AI’s Biggest Impact May Be How Work Gets Done
Many organizations are still in the early stages of AI adoption where they face challenges including immature governance models and limited deployment of agentic AI.
Loomis said there will be a lot of performative initiatives that are AI-enabled more in name than at first. “The question of which ones ultimately change in perpetuity will depend as much on habits of work shifting as on the capabilities of the technologies that are driving change."
While the evidence for a jobs apocalypse remains thin, significant changes in how work is organized are becoming harder to ignore.
“Even if you are ready to automate, human employees possess skills, institutional knowledge and judgment that AI doesn’t,” Gownder said. “Your best path is almost always to augment, not replace, human talent.”
Frequently Asked Questions
A role is more exposed when much of the work is repeatable, text- or data-heavy, rules-based or easy to measure. Jobs that require judgment, relationship-building, cross-functional coordination, physical presence or deep institutional knowledge are generally harder to automate end to end.
Useful skills include:
- AI literacy
- Critical thinking
- Workflow design
- Data interpretation
- Communication
- Domain expertise
- Ability to evaluate AI outputs
Workers who can use AI to improve decisions or processes are better positioned than those who only perform repeatable tasks.

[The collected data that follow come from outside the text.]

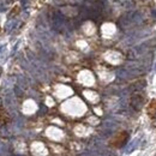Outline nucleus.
Wrapping results in <instances>:
<instances>
[{
  "label": "nucleus",
  "instance_id": "f257e3e1",
  "mask_svg": "<svg viewBox=\"0 0 156 156\" xmlns=\"http://www.w3.org/2000/svg\"><path fill=\"white\" fill-rule=\"evenodd\" d=\"M144 103V99L143 96H140L139 94H134L132 95V97H131V106L134 111H140V108L142 106H143Z\"/></svg>",
  "mask_w": 156,
  "mask_h": 156
},
{
  "label": "nucleus",
  "instance_id": "f03ea898",
  "mask_svg": "<svg viewBox=\"0 0 156 156\" xmlns=\"http://www.w3.org/2000/svg\"><path fill=\"white\" fill-rule=\"evenodd\" d=\"M137 142H138V139H134L133 142H132V144H130V145H128L127 148H126V153L127 154H130L131 151H133L134 150V149H136V147H137Z\"/></svg>",
  "mask_w": 156,
  "mask_h": 156
},
{
  "label": "nucleus",
  "instance_id": "7ed1b4c3",
  "mask_svg": "<svg viewBox=\"0 0 156 156\" xmlns=\"http://www.w3.org/2000/svg\"><path fill=\"white\" fill-rule=\"evenodd\" d=\"M4 117L9 119V117H6V113H5V111L0 108V120H1V121H5V120H4Z\"/></svg>",
  "mask_w": 156,
  "mask_h": 156
},
{
  "label": "nucleus",
  "instance_id": "20e7f679",
  "mask_svg": "<svg viewBox=\"0 0 156 156\" xmlns=\"http://www.w3.org/2000/svg\"><path fill=\"white\" fill-rule=\"evenodd\" d=\"M1 71H3V70H1V67H0V74H1Z\"/></svg>",
  "mask_w": 156,
  "mask_h": 156
}]
</instances>
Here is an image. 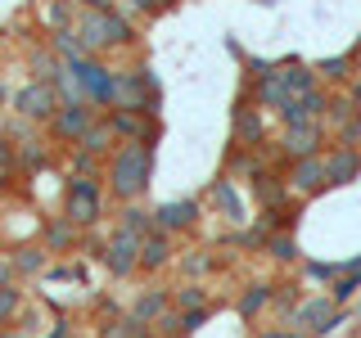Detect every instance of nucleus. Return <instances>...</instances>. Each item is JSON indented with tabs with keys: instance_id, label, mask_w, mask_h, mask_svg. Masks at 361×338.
Wrapping results in <instances>:
<instances>
[{
	"instance_id": "nucleus-1",
	"label": "nucleus",
	"mask_w": 361,
	"mask_h": 338,
	"mask_svg": "<svg viewBox=\"0 0 361 338\" xmlns=\"http://www.w3.org/2000/svg\"><path fill=\"white\" fill-rule=\"evenodd\" d=\"M104 180L118 203H140L154 180V140H122L104 163Z\"/></svg>"
},
{
	"instance_id": "nucleus-2",
	"label": "nucleus",
	"mask_w": 361,
	"mask_h": 338,
	"mask_svg": "<svg viewBox=\"0 0 361 338\" xmlns=\"http://www.w3.org/2000/svg\"><path fill=\"white\" fill-rule=\"evenodd\" d=\"M73 27H77V37L86 41L90 54L135 50V45H140V27H135V18L122 14V9H77Z\"/></svg>"
},
{
	"instance_id": "nucleus-3",
	"label": "nucleus",
	"mask_w": 361,
	"mask_h": 338,
	"mask_svg": "<svg viewBox=\"0 0 361 338\" xmlns=\"http://www.w3.org/2000/svg\"><path fill=\"white\" fill-rule=\"evenodd\" d=\"M113 108H135V113H145V118H158V77L145 59L131 63V68H118Z\"/></svg>"
},
{
	"instance_id": "nucleus-4",
	"label": "nucleus",
	"mask_w": 361,
	"mask_h": 338,
	"mask_svg": "<svg viewBox=\"0 0 361 338\" xmlns=\"http://www.w3.org/2000/svg\"><path fill=\"white\" fill-rule=\"evenodd\" d=\"M68 73L82 82V99H86V104H95L104 113L113 108V82H118V68H109L104 54H86V59L68 63Z\"/></svg>"
},
{
	"instance_id": "nucleus-5",
	"label": "nucleus",
	"mask_w": 361,
	"mask_h": 338,
	"mask_svg": "<svg viewBox=\"0 0 361 338\" xmlns=\"http://www.w3.org/2000/svg\"><path fill=\"white\" fill-rule=\"evenodd\" d=\"M104 212V194H99V176H68V189H63V217L86 230V225L99 221Z\"/></svg>"
},
{
	"instance_id": "nucleus-6",
	"label": "nucleus",
	"mask_w": 361,
	"mask_h": 338,
	"mask_svg": "<svg viewBox=\"0 0 361 338\" xmlns=\"http://www.w3.org/2000/svg\"><path fill=\"white\" fill-rule=\"evenodd\" d=\"M271 154H276V163H298V158L325 154V122H298V127H285L280 140H271Z\"/></svg>"
},
{
	"instance_id": "nucleus-7",
	"label": "nucleus",
	"mask_w": 361,
	"mask_h": 338,
	"mask_svg": "<svg viewBox=\"0 0 361 338\" xmlns=\"http://www.w3.org/2000/svg\"><path fill=\"white\" fill-rule=\"evenodd\" d=\"M14 113L18 118H27V122H37V127H50V118L59 113V90H54L50 82H23L14 90Z\"/></svg>"
},
{
	"instance_id": "nucleus-8",
	"label": "nucleus",
	"mask_w": 361,
	"mask_h": 338,
	"mask_svg": "<svg viewBox=\"0 0 361 338\" xmlns=\"http://www.w3.org/2000/svg\"><path fill=\"white\" fill-rule=\"evenodd\" d=\"M235 144H240V149H267L271 144V135H267V113L253 104V95H244L235 99Z\"/></svg>"
},
{
	"instance_id": "nucleus-9",
	"label": "nucleus",
	"mask_w": 361,
	"mask_h": 338,
	"mask_svg": "<svg viewBox=\"0 0 361 338\" xmlns=\"http://www.w3.org/2000/svg\"><path fill=\"white\" fill-rule=\"evenodd\" d=\"M95 118H99V108L95 104H59V113L50 118V135L54 140H63V144H82V135L95 127Z\"/></svg>"
},
{
	"instance_id": "nucleus-10",
	"label": "nucleus",
	"mask_w": 361,
	"mask_h": 338,
	"mask_svg": "<svg viewBox=\"0 0 361 338\" xmlns=\"http://www.w3.org/2000/svg\"><path fill=\"white\" fill-rule=\"evenodd\" d=\"M285 180H289V194H298V199L325 194V189H330V176H325V154L289 163V176H285Z\"/></svg>"
},
{
	"instance_id": "nucleus-11",
	"label": "nucleus",
	"mask_w": 361,
	"mask_h": 338,
	"mask_svg": "<svg viewBox=\"0 0 361 338\" xmlns=\"http://www.w3.org/2000/svg\"><path fill=\"white\" fill-rule=\"evenodd\" d=\"M104 266H109L118 280L135 275V270H140V239H135V234H127V230H113L109 244H104Z\"/></svg>"
},
{
	"instance_id": "nucleus-12",
	"label": "nucleus",
	"mask_w": 361,
	"mask_h": 338,
	"mask_svg": "<svg viewBox=\"0 0 361 338\" xmlns=\"http://www.w3.org/2000/svg\"><path fill=\"white\" fill-rule=\"evenodd\" d=\"M154 225L167 234H185L199 225V203L195 199H172V203H158L154 208Z\"/></svg>"
},
{
	"instance_id": "nucleus-13",
	"label": "nucleus",
	"mask_w": 361,
	"mask_h": 338,
	"mask_svg": "<svg viewBox=\"0 0 361 338\" xmlns=\"http://www.w3.org/2000/svg\"><path fill=\"white\" fill-rule=\"evenodd\" d=\"M104 118L118 131V140H158V118H145L135 108H109Z\"/></svg>"
},
{
	"instance_id": "nucleus-14",
	"label": "nucleus",
	"mask_w": 361,
	"mask_h": 338,
	"mask_svg": "<svg viewBox=\"0 0 361 338\" xmlns=\"http://www.w3.org/2000/svg\"><path fill=\"white\" fill-rule=\"evenodd\" d=\"M338 307H334V298L330 293H321V298H302L298 307H293L289 315H285V325H293V330H307L312 338H316V330H321L325 320H330Z\"/></svg>"
},
{
	"instance_id": "nucleus-15",
	"label": "nucleus",
	"mask_w": 361,
	"mask_h": 338,
	"mask_svg": "<svg viewBox=\"0 0 361 338\" xmlns=\"http://www.w3.org/2000/svg\"><path fill=\"white\" fill-rule=\"evenodd\" d=\"M325 176H330V189L334 185H353V180L361 176V149H353V144L325 149Z\"/></svg>"
},
{
	"instance_id": "nucleus-16",
	"label": "nucleus",
	"mask_w": 361,
	"mask_h": 338,
	"mask_svg": "<svg viewBox=\"0 0 361 338\" xmlns=\"http://www.w3.org/2000/svg\"><path fill=\"white\" fill-rule=\"evenodd\" d=\"M248 180H253V199L262 203V208H280V203H289V199H293V194H289V180H285V176H276L267 163L257 167V172L248 176Z\"/></svg>"
},
{
	"instance_id": "nucleus-17",
	"label": "nucleus",
	"mask_w": 361,
	"mask_h": 338,
	"mask_svg": "<svg viewBox=\"0 0 361 338\" xmlns=\"http://www.w3.org/2000/svg\"><path fill=\"white\" fill-rule=\"evenodd\" d=\"M172 253H176V244H172V234L167 230H154L140 239V270H163L167 262H172Z\"/></svg>"
},
{
	"instance_id": "nucleus-18",
	"label": "nucleus",
	"mask_w": 361,
	"mask_h": 338,
	"mask_svg": "<svg viewBox=\"0 0 361 338\" xmlns=\"http://www.w3.org/2000/svg\"><path fill=\"white\" fill-rule=\"evenodd\" d=\"M167 307H172V289H140L127 315H135V320H145V325H154Z\"/></svg>"
},
{
	"instance_id": "nucleus-19",
	"label": "nucleus",
	"mask_w": 361,
	"mask_h": 338,
	"mask_svg": "<svg viewBox=\"0 0 361 338\" xmlns=\"http://www.w3.org/2000/svg\"><path fill=\"white\" fill-rule=\"evenodd\" d=\"M280 82H285L289 95H307V90H316V68L302 63V59H280Z\"/></svg>"
},
{
	"instance_id": "nucleus-20",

AI is creating demand for roles tied to model oversight, governance, security, data quality, workflow automation, AI product management and human-AI orchestration. Many of these jobs focus less on building models from scratch and more on safely applying AI inside organizations.
Companies should map where AI is being used, identify roles likely to change, offer practical training and involve employees in redesigning workflows. Transparency matters because workers are more likely to adopt AI when they understand how it affects their responsibilities and future opportunities.
Leaders should be specific about what AI can and cannot do, avoid using AI as a vague explanation for cuts and explain how roles, workflows or skills are expected to change. Vague messaging only serves to damage trust and fuel fear.